She wasn't the only one rushing forward, but she didn't care. She dodged people and ducked once or twice when she head a gunshot. It took her a while to get through but she managed, making it into the obviously restricted area to look at the large tower. It was demanding and when Pennie felt the cold she knew that it must have been an act of god.

Belle said:
So, what brings all of you to such a charming neighborhood? I mean, dumb question, it's fairly obvious. The question is why you...and me... were so keen to see this thing up close. Did it happen to you as well? Y'know, dying?
@RJS

As others told tales of their death and travel Pennie realized that she wasn't the only one. Everyone seemed as unsure as she was. It had been all she could think about, and yet it had never occurred to her that the same thing had happened to others. She'd been so wrapped up in her own suffering... She wouldn't make the same mistake again.
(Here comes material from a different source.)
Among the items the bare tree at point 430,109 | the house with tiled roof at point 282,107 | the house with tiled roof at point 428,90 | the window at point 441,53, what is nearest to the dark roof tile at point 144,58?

"Yes," She said, trying her best to not sound scared. She would face this challenge, God never gave you more than you could handle. "I died in a mugging in New York, woke up in my bed after dying on the street." Her eyes looked over at the tower, it drew her attention. She couldn't blame the man walking around it and investivating for ignoring the group to look at it. If she wasn't so afraid of what it might mean she would be with him instead of taking comfort in community. "I knew this tower had to have something to do with it." A particularly sharp yell from the crowd called her attention back to the mayhem surrounding her. "People are scared and it's making them dangerous."